* [Aim]: Copy out word for word the part that opens with the line containing "Over all the" and closes with the line containing "the point at 209,164 →". Include both of those lines and nothing else from the rows.
==== Provided material ====
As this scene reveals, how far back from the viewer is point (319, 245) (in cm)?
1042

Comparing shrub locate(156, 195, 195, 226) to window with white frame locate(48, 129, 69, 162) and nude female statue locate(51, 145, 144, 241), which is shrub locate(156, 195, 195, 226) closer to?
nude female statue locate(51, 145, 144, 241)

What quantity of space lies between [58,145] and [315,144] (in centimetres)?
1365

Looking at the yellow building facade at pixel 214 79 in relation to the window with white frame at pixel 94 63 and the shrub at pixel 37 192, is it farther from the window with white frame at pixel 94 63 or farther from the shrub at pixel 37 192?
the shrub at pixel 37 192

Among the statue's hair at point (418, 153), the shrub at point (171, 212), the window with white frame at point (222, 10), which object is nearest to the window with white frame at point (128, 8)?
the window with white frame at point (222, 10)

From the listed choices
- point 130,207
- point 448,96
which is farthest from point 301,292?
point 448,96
====
==== Provided material ====
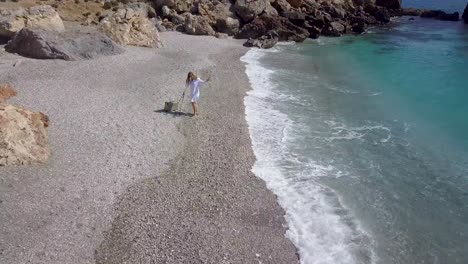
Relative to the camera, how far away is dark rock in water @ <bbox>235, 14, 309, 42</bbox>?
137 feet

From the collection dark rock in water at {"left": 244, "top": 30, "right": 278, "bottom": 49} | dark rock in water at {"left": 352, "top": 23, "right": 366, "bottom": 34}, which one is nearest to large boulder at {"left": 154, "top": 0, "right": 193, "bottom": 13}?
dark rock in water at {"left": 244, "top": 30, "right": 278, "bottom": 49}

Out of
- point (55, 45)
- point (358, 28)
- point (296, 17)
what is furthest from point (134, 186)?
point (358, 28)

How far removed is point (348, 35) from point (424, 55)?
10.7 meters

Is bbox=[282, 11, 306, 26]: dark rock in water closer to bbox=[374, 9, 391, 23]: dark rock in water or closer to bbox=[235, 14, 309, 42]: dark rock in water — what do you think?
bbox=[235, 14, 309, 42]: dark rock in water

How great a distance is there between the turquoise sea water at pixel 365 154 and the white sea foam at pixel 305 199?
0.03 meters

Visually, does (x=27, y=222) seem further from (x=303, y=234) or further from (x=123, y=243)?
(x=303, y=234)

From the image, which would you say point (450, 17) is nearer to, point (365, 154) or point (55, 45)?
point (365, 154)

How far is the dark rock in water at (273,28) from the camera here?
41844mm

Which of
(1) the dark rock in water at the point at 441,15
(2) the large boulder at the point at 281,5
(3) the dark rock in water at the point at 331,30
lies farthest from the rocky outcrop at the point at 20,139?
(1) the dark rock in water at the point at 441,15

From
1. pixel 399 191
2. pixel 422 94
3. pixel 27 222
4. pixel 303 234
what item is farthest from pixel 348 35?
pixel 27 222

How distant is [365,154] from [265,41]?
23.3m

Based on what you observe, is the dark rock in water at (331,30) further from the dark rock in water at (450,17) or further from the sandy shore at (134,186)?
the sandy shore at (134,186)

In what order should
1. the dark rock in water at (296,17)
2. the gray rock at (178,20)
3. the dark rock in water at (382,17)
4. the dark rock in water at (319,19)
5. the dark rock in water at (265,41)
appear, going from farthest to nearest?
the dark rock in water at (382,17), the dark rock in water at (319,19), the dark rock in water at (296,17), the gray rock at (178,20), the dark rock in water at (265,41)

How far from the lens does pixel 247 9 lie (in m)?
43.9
====
==== Provided material ====
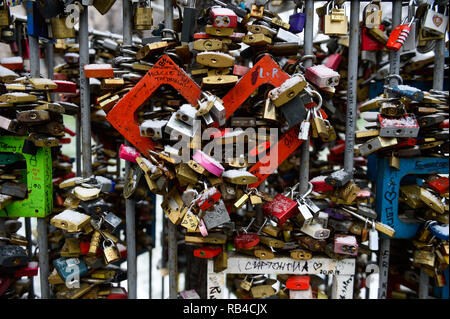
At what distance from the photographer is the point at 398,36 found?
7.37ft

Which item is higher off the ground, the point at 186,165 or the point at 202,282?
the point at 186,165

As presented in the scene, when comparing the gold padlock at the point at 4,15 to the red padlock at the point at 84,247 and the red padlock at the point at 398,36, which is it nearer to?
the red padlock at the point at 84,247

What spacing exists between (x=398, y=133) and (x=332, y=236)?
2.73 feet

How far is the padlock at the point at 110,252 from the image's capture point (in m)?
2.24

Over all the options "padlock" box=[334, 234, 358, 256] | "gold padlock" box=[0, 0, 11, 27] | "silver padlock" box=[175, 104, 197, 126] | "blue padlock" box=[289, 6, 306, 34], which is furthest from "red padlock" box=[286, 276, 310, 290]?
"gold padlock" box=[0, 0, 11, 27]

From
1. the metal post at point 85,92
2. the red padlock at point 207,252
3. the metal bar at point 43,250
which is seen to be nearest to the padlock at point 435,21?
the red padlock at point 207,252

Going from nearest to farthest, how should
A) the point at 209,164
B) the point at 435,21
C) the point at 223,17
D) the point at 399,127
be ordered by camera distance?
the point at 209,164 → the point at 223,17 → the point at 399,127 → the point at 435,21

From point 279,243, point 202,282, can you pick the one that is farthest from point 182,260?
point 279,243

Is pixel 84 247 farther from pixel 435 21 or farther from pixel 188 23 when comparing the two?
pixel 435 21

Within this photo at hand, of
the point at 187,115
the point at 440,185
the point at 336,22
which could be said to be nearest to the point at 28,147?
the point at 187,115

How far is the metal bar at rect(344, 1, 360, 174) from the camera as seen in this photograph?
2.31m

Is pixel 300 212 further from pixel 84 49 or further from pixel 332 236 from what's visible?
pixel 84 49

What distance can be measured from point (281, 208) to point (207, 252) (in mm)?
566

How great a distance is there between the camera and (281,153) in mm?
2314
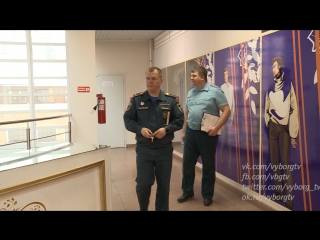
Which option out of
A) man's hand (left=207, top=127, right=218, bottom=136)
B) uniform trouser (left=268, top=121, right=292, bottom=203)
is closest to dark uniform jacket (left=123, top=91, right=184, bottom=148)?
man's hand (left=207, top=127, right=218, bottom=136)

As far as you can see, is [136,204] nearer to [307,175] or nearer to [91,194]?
====
* [Answer to this problem]:
Over all the options "padlock" box=[334, 234, 358, 256] | "gold padlock" box=[0, 0, 11, 27] | "silver padlock" box=[175, 104, 197, 126] | "blue padlock" box=[289, 6, 306, 34], which is furthest from "red padlock" box=[286, 276, 310, 290]?
"gold padlock" box=[0, 0, 11, 27]

From
1. the metal post at point 85,92
2. the red padlock at point 207,252
3. the metal bar at point 43,250
which is seen to be nearest to the padlock at point 435,21?
the red padlock at point 207,252

Going from nearest to farthest, how should
A) the point at 209,164
B) the point at 435,21
C) the point at 223,17
D) the point at 399,127
be ordered by camera distance?
the point at 209,164 → the point at 223,17 → the point at 399,127 → the point at 435,21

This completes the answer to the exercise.